# TEXTO PARA ANÁLISE
Stéphane (Daniel Auteuil) é um especialista em conserto e fabricação de violinos. Dedica sua vida como luthier com afinco e paixão. É um sujeito refinado, com apurada sensibilidade musical e leva uma vida reclusa sem relacionamentos afetivos (mesmo que efêmeros). Seu círculo de amigos restringe-se ao seu sócio no ateliê, uma proprietária de uma livraria que o acompanha nos almoços executivos e com quem troca pequenas confidências sem relevâncias e seu professor de violino. Tanta dedicação ao seu ofício e desapego de afetividades humanas o leva a residir na própria oficina. Mesmo a relação com seu aluno/aprendiz são estritamente profissionais. Stéphane é o estereótipo do homem que se fecha em si mesmo sem expressar sentimentos (exceto pelo som de seus violinos). Por seu diletantismo Stéphane é quase um morto-vivo que não possui outras preocupações na vida que não seja sua arte. Um coração frio como o inverno.

# EXTRATO DE DADOS

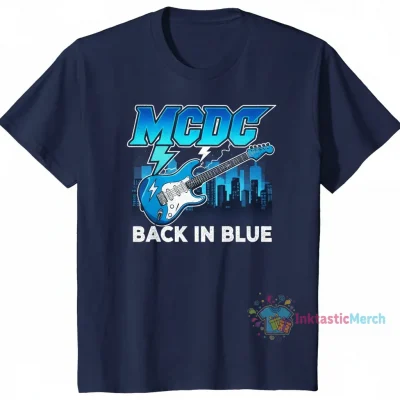 MCDC Back in Blue Essential T-Shirt" Essential T-Shirt
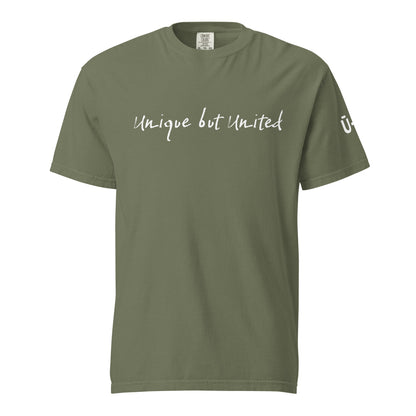 Unique But United Unisex Heavyweight T-Shirt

# TRABALHO SOLICITADO
Com base no texto para análise, responda:
(a) Qual ator interpreta Stéphane?
(b) Onde Stéphane reside?
(c) Quem acompanha Stéphane nos almoços executivos?
O material provém de uma fonte distinta da do texto para análise.

# ESPAÇO DE RESPOSTA
(a) Daniel Auteuil.
(b) Na própria oficina.
(c) Uma proprietária de uma livraria.